Methods. Serum concentrations of free thyroxine (T4) and free triiodothyronine (T3), measured by enhanced chemiluminescence immunoassay, and thyroid-stimulating hormone (TSH) were compared in undialysed (n=22) and haemodialysed patients (n=85). The response of the serum TSH concentration to exogenously administered thyrotropin-releasing hormone (TRH) and circadian variation in serum TSH were also studied in the two groups.

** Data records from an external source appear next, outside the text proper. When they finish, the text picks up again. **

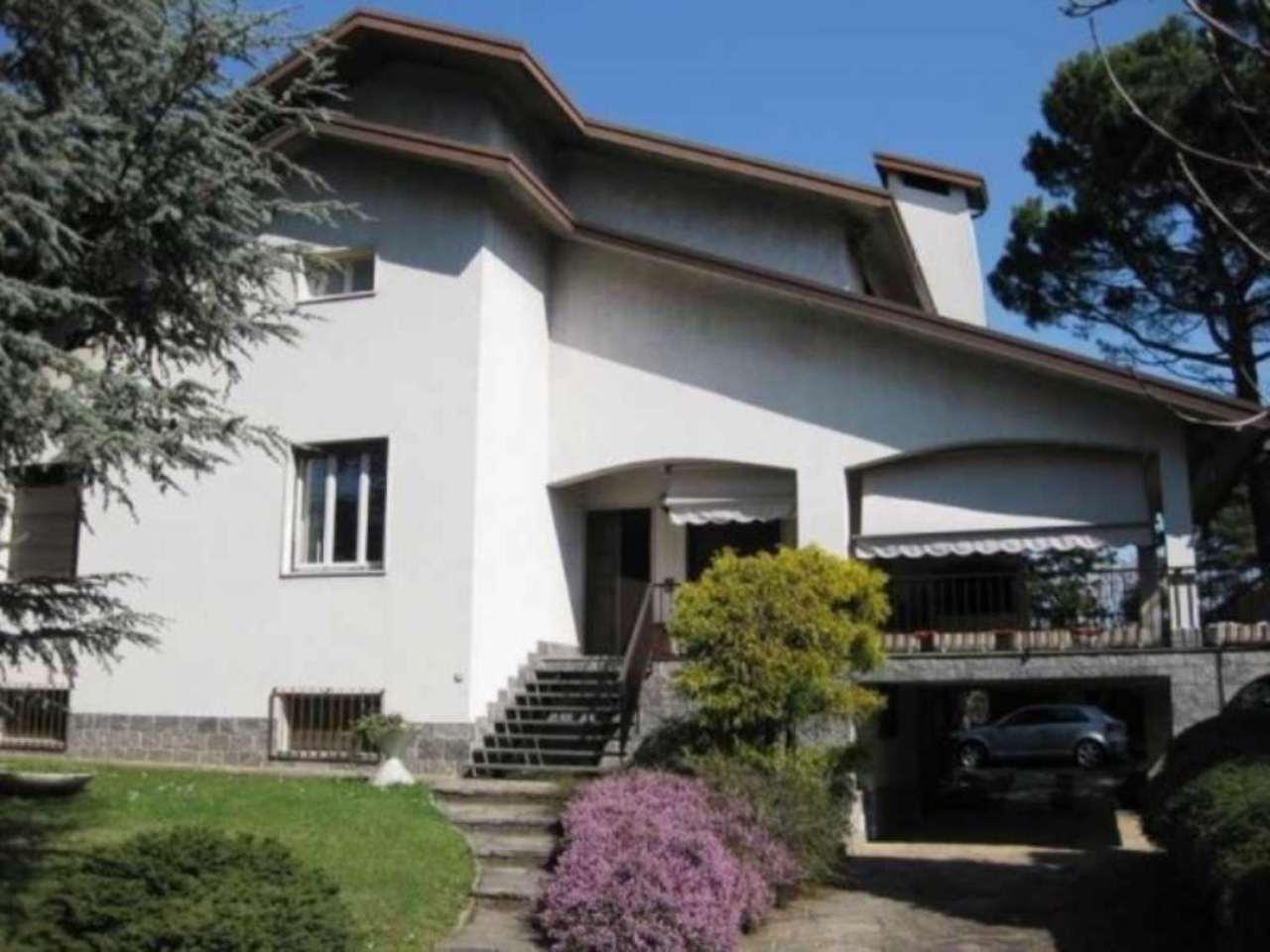 Villa in vendita a Carbonate, 6 locali, prezzo € 370.000 | Cambio Casa.it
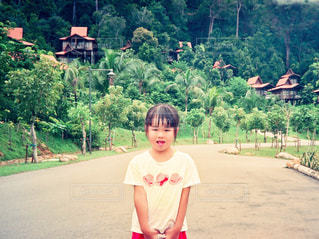 ランカウイ島で記念撮影する女の子の写真・画像素材[1100637]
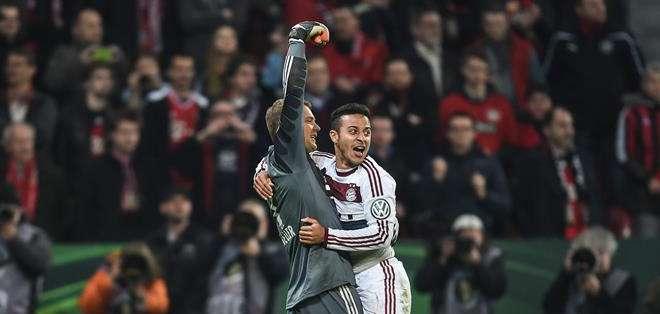 Neuer festeja con Thiago Alcántara. Foto: EFE.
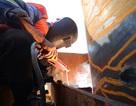 TPHCM: Hối hả nhịp lao động xuyên Tết trên công trường chống ngập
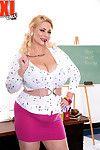 His teacher miss samantha 38g desires to fuck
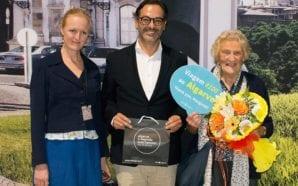 Turista britânica homenageada pelas 100 viagens ao Algarve desde 1978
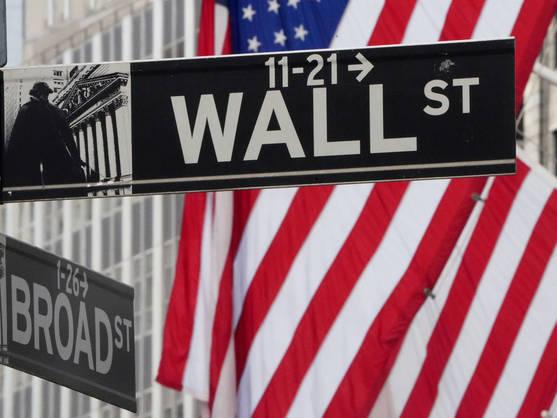 Desempleo, patentes, acciones en alza. Claves en Wall Street hoy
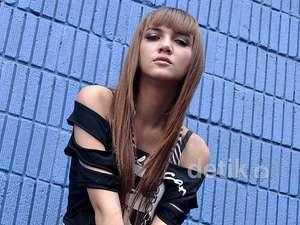 Alexa Key Tampil dengan Rambut Lurus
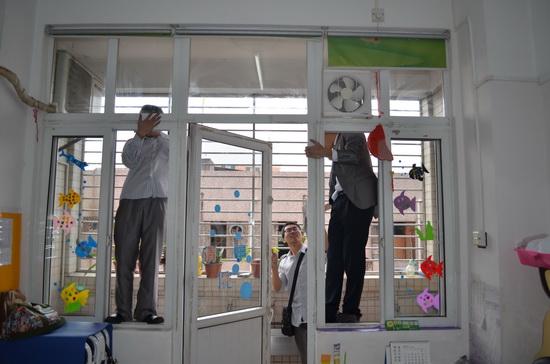 東莞華南MALL萬達影城員工探望特殊兒童 打掃學校衛生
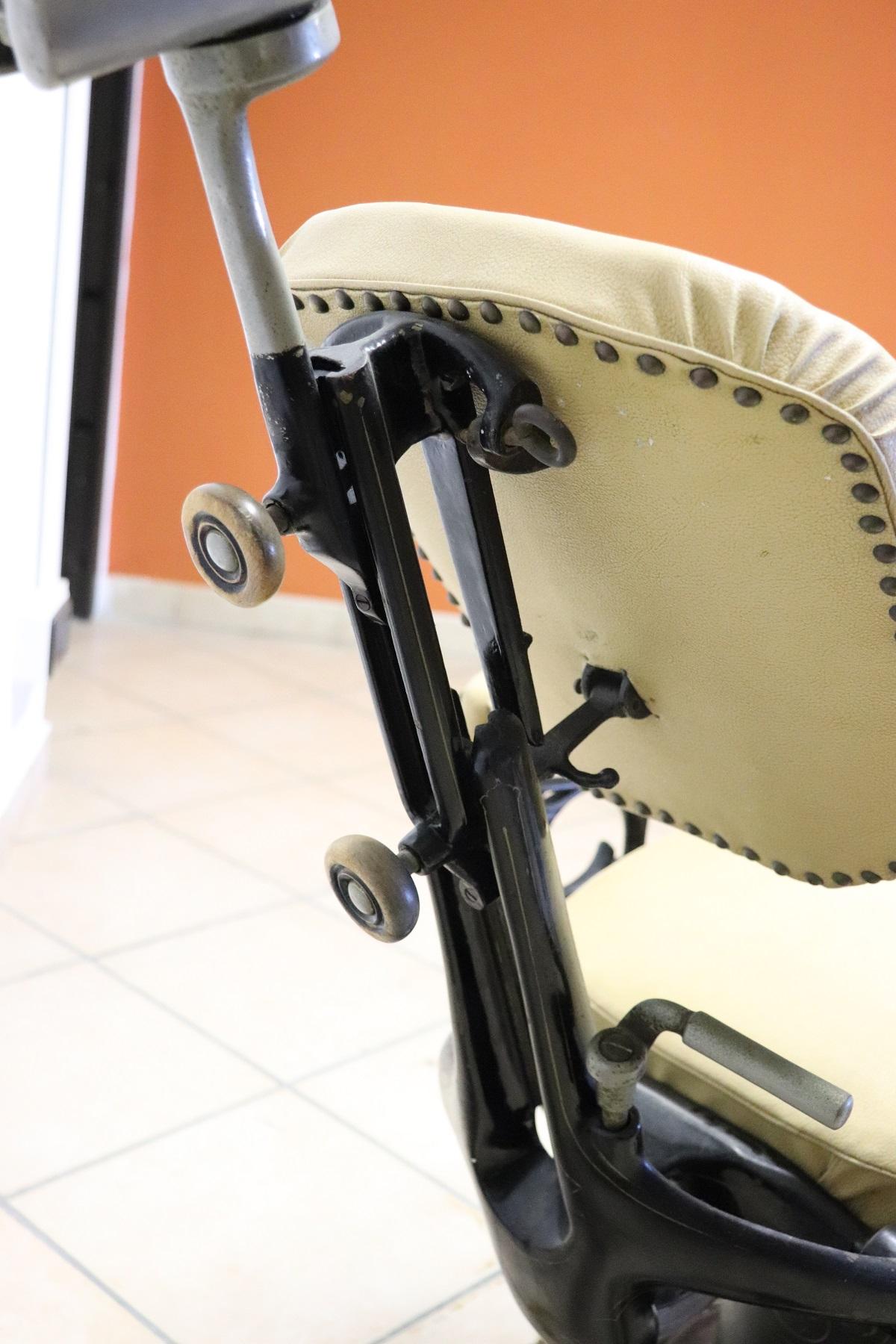 thumb8|Sedia da dentista antica in ferro forgiato e pelle, 1910 PREZZO TRATTABILE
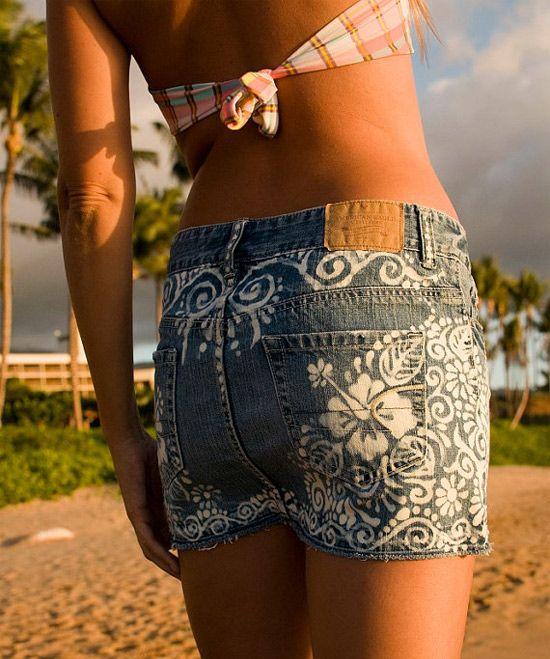 Como customizar jeans com alvejante criando pinturas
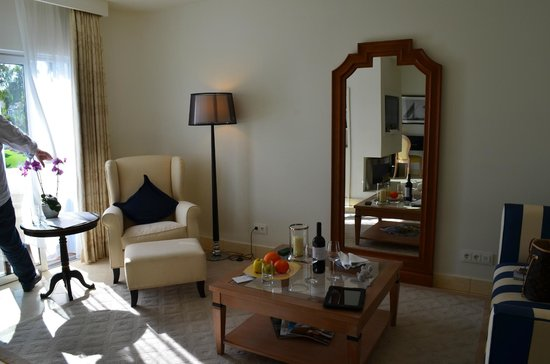 Vila Vita Parc Resort & Spa: Notice the fruit basket and bottle of wine waiting for us when we arrived!!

Results. Serum free T4 concentration was significantly lower in haemodialysed than in undialysed patients (1.02±0.02 vs 1.33±0.06 ng/dl, P<0.0001). Serum concentrations of free T3 and TSH were essentially the same for the two groups. The response of serum TSH concentration to TRH was basically the same. Serum TSH concentration in undialysed patients during the night and in the morning were 142.4±15.4% and 121.7±4.1% of that during the day, the differences being significantly different. A nocturnal surge of TSH was not observed in haemodialysed patients.
Conclusions. Low serum free T4 concentration and a deficient nocturnal surge of TSH were found in haemodialysed patients compared with undialysed patients. The deficient nocturnal surge of TSH may contribute to the lower serum free T4 concentration in haemodialysed patients.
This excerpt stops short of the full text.